Пилотка упала с ее запрокинутой головы. Он пропускал сквозь пальцы ее короткие волосы, удивляясь их детской мягкости.
— А еще сержант! — Он пытался пошутить, потому что сам почти был готов заплакать от жалости к ней. — Ты переживаешь, потому что не летаешь сама. В воздухе, в открытом бою легче, верь мне! Там все по-другому воспринимаешь. А ты на земле, в неизвестности.
Он говорил, а на душе у него было печально, и он сам не очень верил в то, что говорил, потому что потери действительно были ежедневные, и каждый вечер ученическая ручка, которую он брал, чтобы писать письма родным погибших, казалась ему пудовой.
Все заботы Александра Николаевича сосредоточились теперь на саде, который взошел в полную силу как раз в год начала войны. С краю вдоль всего участка был выстроен деревянный каркас высотой метра в два с половиной. На него подвязывались виноградные лозы, образуя пятнистую от солнечного света галерею, с которой свисали сизо-синие гроздья Донского, нежный раннеспелый Мадлен, прозрачно-зеленый, с несколько парфюмерным оттенком во вкусе. Весной обливались розово-белым цветом, как лавиной, яблони, а еще раньше их вишни у дальнего забора вспухали сквозистыми, через три-четыре дня опадающими облаками.

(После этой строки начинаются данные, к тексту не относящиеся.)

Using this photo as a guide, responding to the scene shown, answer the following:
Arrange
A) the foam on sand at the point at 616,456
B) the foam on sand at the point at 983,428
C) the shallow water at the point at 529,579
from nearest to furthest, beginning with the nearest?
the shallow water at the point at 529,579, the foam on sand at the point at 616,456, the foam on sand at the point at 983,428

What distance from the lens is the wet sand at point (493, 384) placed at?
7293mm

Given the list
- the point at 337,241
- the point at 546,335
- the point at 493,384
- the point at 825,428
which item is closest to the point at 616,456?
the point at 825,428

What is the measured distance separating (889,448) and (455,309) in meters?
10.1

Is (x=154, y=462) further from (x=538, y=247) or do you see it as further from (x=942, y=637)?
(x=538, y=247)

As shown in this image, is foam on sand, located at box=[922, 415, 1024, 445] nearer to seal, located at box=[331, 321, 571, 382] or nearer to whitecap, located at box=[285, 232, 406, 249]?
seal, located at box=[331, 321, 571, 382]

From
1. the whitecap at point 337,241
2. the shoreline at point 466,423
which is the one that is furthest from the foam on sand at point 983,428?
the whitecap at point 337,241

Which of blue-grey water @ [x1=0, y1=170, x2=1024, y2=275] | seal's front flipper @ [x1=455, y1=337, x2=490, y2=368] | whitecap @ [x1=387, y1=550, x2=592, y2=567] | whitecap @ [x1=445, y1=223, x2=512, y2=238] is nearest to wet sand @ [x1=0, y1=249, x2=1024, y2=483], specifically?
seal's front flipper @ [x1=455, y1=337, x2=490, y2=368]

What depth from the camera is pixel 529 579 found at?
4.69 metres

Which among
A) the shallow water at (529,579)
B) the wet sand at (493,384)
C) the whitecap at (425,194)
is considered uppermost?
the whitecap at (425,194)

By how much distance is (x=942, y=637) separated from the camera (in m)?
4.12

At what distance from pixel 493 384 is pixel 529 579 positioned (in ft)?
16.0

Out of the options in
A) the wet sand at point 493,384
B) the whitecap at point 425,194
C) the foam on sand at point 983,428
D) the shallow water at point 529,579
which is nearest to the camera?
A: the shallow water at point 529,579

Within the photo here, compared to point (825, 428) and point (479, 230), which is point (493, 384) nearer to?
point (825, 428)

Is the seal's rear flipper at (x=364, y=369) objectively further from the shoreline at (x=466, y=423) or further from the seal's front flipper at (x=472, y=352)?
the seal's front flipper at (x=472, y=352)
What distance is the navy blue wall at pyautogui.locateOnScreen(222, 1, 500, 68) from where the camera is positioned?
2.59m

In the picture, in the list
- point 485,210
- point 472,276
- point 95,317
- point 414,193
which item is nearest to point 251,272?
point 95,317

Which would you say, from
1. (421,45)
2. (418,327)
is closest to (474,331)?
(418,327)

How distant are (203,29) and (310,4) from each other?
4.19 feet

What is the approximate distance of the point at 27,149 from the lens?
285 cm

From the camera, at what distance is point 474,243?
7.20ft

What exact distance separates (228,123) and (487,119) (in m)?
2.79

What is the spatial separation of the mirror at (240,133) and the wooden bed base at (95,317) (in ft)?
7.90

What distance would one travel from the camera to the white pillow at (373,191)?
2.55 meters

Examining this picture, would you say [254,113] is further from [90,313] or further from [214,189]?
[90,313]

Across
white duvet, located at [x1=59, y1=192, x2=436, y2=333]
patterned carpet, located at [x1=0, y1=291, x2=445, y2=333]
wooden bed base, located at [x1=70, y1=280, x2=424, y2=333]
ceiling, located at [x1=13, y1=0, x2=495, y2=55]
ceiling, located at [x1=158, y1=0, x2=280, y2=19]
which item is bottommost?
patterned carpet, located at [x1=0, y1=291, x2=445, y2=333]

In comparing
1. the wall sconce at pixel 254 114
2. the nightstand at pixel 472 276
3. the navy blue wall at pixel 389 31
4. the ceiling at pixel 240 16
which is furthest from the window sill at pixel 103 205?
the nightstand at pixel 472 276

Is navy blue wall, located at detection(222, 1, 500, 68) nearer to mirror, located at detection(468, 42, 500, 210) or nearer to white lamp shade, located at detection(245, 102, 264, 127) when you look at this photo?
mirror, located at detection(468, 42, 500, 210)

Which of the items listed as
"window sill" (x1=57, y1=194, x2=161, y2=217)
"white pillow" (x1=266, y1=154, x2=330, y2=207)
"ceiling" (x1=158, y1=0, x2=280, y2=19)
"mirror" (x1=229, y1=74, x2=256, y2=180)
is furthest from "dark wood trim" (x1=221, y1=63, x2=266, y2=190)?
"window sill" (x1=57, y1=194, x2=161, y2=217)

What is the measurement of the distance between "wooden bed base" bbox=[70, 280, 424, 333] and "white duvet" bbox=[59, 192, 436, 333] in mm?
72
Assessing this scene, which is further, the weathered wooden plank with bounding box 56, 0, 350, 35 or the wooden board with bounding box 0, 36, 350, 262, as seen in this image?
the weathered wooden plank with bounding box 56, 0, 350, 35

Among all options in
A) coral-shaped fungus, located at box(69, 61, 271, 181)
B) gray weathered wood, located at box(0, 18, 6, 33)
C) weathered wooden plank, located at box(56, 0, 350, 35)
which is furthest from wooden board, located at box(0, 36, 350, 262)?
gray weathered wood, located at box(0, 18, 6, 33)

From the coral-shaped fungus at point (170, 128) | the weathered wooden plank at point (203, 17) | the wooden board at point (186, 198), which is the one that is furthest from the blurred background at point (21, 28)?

Александр Николаевич холил каждое дерево. Особенно берег он яблони, посаженные Костей. Летом, когда все поспевало, он отбирал лучшие плоды в корзины, обвязывал их полотном и, воздев на коромысло, осторожно спускался с горы к трамвайной остановке.
— Опять на базар накрячил! — пускали вслед бабы-соседки.
Он не унижался до объяснений с ними. Он никому не хотел объяснять, куда везет корзины. Это было его личное дело.
Он вез их в госпиталь, который открылся здесь, в глубоком тылу, и где сразу же начала работать Кася. Он шел не на кухню, к «ворам-поварам», он добивался, чтобы попасть прямо в отделение. Главврач разрешал скрепя сердце. Александру Николаевичу выдавали халат, и он появлялся со своей ивовой корзиной в палатах. «Только занесите мне дизентерию! — грозился главный, сам выбирая глазами яблочко. — Ведь меня тогда посадят!» Но с началом войны, на удивление, снизились, практически исчезли кишечные заболевания, если, конечно, не считать диспепсию на почве голодания, простудные, язвенные давали много случаев самоизлечения. Будто общий потенциал здоровья у народа повысился. Зато хирурги задыхались от работы. Ну, не мог он запретить таскать корзинами витамины прямо с дерева. Надо было видеть, как оживлялись раненые, даже у загипсованных, неподвижных веселели глаза, когда разносился по палате душистый дух и хруст и сочное чавканье: сине-алые анисы, блестящие, будто лакированные, мельбы, розово-кремоватые с одного бочка, занявшиеся темным румянцем с другого.